Encadrés par des brasileiros plus expérimentés tels que Pedrinho (présent depuis cinq ans malgré une escale à Mineiro au moment de la guerre), la jeune escouade vit là sa première grande saison. En plus de filer vers un nouveau titre domestique devant l’ambitieux Polissya Zhytomyr, certains espèrent en un miracle lors de la demi-finale retour contre Crystal Palace (1-3 au match aller). Il y a de quoi, puisque les oranges et noirs se sont démarqués par leur symbiose et leur fluidité pour se trouver entre les lignes. Signal envoyé au moment du quart de finale aller contre l’AZ, remporté 3-0. Une facilité que prône un entraîneur tout aussi jeune : Arda Turan, ayant fait ses classes du côté d’Eyüpspor. L’ancien prodige turc voyant d’un bon œil cette connexion historique. « Arda a un truc extraordinaire, c’est que c’est un Turc. Du coup c’est un peu un brésilien au sujet du football et dans la même manière de s’exprimer. Il a aussi ce côté très relationnel qui fait que ça passe naturellement avec les joueurs. Lucescu était très communicatif, mais il ne pouvait non plus rigoler constamment à cause de l’âge. Mircea était un peu leur papa, Arda c’est comme leur grand frère. », note Franck Henouda.

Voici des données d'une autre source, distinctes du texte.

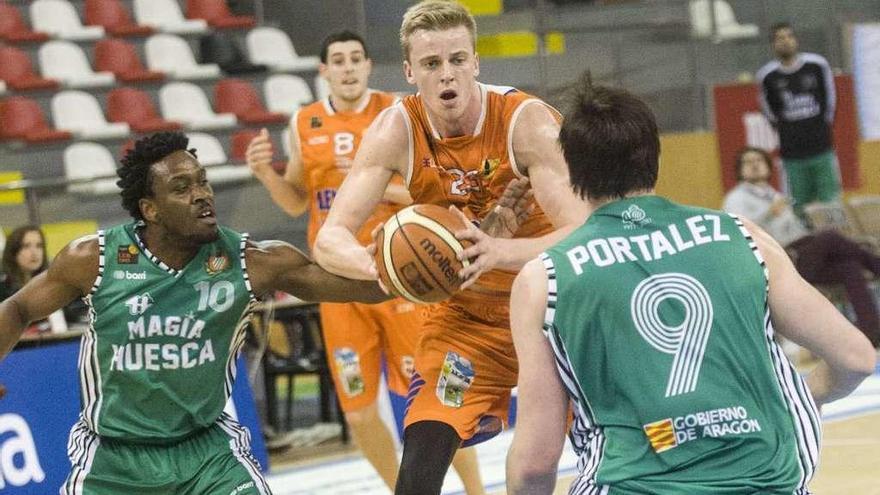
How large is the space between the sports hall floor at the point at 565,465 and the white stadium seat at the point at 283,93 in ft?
15.8

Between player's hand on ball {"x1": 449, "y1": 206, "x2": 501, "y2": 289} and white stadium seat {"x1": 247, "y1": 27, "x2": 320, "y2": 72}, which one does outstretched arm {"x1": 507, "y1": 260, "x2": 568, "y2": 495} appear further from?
white stadium seat {"x1": 247, "y1": 27, "x2": 320, "y2": 72}

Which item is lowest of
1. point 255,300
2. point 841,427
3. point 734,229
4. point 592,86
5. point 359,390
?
point 841,427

Petit Arlindo Cruz dans les vestiaires pour fêter la victoire. (Crédit photo : Shakhtar Donetsk – Facebook)

À soixante-huit ans, l’ancien patron d’une boîte de nuit se trouve loin d’être rassasié par le métier. Surtout qu’il se veut un peu plus facile, maintenant que tous les agents le contactent pour placer des nouvelles pousses dans cette filière « do Brazil ». La rançon du succès. Une prouesse donnant envie à certains de faire des émules puisqu’aux States, Dallas serait très proche de collaborer de manière à lancer sa propre mine d’or « surtout qu’ils vont bientôt opérer de gros changements budgétaires en MLS », nous confie-t-il. Mais ce qui compte le plus dans ces bons côtés, c’est la reconnaissance de ses pairs après presque trente ans dans le bain. « Récemment, il y a eu un gros papier de France Football qui m’a beaucoup aidé à faire comprendre ce que je voulais faire. Un peu plus tard, je rencontre Rodolfo Borrell, qui était l’adjoint de Guardiola à Manchester City. Normalement, c’est moi qui devrait être honoré de la rencontre, mais tu sais les premiers mots qu’il me dit ? « Enfin je rencontre la légende parce que j’admirais le Shakhtar pour sa filière. A chaque fois que je les jouais, je me suis toujours demandé d’où sortaient ces brésiliens » ». Comme quoi, le pays du football samba fait encore tourner la tête à n’importe qui.

Propos recueillis par Mathieu Plasse.